Benjamin Vedrenne-Cloquet is CEO of EdTechX Holdings, the first Nasdaq-listed SPAC to focus on education and education technology
*This article was first publishing in The Asset, where you can read here.

GUEST EDITORIAL: On The 70th Anniversary Of China’s 1949 Revolution

China’s Communist Party recently marked the 70th anniversary of its 1949 revolution, and the fireworks and military parades celebrate the country’s rise to become the world’s second largest economy. Yet there is no denying that this anniversary comes with a paradoxical unease about China’s place in the world. China is more powerful but less free than it was a decade ago and the world views its external aggression with growing concern.
China’s rise since Deng Xiaoping set the Party on the path of market reform 40 years ago has few historical parallels. China has taken advantage of open markets in the West, and the lure of its domestic market of 1.4 billion people to foreign investors, to lift hundreds of millions out of poverty and become an export and increasingly a technology behemoth. The U.S. And the world have for the most part benefited from this development. Imagine the alternative if China had remained stagnant and its people sought to emigrate in the millions.
For a time, even after the massacre at Tiananmen Square, it seemed possible that China might also evolve to tolerate more political freedom. Lawyers were allowed to represent dissidents and more religious worship was tolerated. Tens of thousands of Chinese educated abroad returned home with a taste of economic and political freedom. The hope was that China might evolve, if not into a Western or Japanese democracy, perhaps into a state on the Singapore model of relatively tolerant and uncorrupt one-party rule.

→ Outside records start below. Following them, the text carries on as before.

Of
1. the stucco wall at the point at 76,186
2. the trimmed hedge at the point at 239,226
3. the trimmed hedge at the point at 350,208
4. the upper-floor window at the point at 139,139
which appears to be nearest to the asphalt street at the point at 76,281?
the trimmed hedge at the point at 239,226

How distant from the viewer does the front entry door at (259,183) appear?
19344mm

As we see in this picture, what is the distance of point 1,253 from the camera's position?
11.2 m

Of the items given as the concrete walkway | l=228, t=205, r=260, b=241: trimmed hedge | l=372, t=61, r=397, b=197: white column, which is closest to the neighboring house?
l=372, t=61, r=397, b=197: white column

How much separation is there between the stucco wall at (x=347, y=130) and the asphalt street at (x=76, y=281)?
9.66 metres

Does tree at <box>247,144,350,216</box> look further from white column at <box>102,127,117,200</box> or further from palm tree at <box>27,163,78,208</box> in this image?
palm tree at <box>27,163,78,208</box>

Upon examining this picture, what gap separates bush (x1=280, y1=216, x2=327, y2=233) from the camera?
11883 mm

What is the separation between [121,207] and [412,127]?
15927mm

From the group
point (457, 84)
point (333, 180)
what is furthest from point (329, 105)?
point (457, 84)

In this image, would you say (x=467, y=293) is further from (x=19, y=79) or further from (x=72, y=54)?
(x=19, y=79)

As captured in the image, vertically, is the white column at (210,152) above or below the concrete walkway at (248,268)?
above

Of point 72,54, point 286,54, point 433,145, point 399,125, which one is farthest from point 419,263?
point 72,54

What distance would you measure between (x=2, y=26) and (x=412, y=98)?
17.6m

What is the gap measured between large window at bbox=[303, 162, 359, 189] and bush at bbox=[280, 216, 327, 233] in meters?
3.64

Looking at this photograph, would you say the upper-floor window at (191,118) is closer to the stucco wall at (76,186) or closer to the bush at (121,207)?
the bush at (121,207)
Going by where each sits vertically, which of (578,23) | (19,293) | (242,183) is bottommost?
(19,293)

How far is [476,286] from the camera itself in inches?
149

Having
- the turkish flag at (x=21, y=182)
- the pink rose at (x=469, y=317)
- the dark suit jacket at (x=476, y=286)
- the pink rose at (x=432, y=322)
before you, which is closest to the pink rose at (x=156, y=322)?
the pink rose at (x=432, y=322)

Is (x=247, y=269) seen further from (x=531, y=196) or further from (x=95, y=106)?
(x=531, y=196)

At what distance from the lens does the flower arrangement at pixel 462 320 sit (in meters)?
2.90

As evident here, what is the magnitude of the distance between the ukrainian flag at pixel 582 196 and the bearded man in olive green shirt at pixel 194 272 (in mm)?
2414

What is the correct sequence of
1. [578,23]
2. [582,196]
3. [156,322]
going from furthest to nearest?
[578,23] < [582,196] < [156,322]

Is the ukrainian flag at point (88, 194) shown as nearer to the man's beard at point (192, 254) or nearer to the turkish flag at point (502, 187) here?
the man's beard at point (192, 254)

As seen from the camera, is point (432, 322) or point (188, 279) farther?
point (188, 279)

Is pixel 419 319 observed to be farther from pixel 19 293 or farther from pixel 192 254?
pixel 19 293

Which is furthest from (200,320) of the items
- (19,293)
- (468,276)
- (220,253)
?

Those hopes have been dashed, starting in the years of Hu Jintao and especially in the ascendancy of President Xi Jinping. At home, economic reforms have stalled as the Party maintains political control over finance and refuses to reform state-owned industries. Donald Trump’s policies have exposed a vulnerability in China’s export-dependent economic model that relies too much on theft and predatory behavior against foreign companies. Beijing must impose currency controls to stop capital flight by Chinese who want a safe haven abroad.
This retrenchment in economic reform has coincided with increasingly draconian political control at home. Self-confident regimes don’t jail human-rights lawyers, crack down on churches or create a Great Firewall and employ tens of thousands of censors to control the internet. Most horrifying has been the effort to eliminate the culture and religion of the Uighur Muslim population in the western region of Xinjiang.
Then there is China’s attempt to dominate the Asia-Pacific, often by bullying its weaker neighbors. It has illegally occupied islands in the South China Sea and turned them into de facto military bases. Its burgeoning navy harasses foreign ships in international waters.
But Chinese leaders also know that their behavior is producing a global backlash that they should not underestimate. Trump’s policy reflects a new bipartisan American consensus that China’s economic abuses must be confronted.
We are not among those who believe that China’s economy must be decoupled from America’s or that China must be “contained” a la the Soviet Union. At least not yet. China’s economy can’t be sent into recession without damaging consequences for American workers and companies. The U.S. Needs to co-exist with a rising China, cooperating when it makes sense but pushing back when China violates global norms. This will be the great test of statesmanship for a generation or more.
Yet how this drama turns out will depend more on how China’s ruling Communist Party behaves. The Party’s legitimacy depends on economic growth that will be harder to sustain as it must innovate to prosper. The rest of the world will no longer let China steal its way to dominance, and it will not passively allow the Indo-Pacific to become part of a modern Chinese dynasty. China will prosper more if it plays by the rules of world order.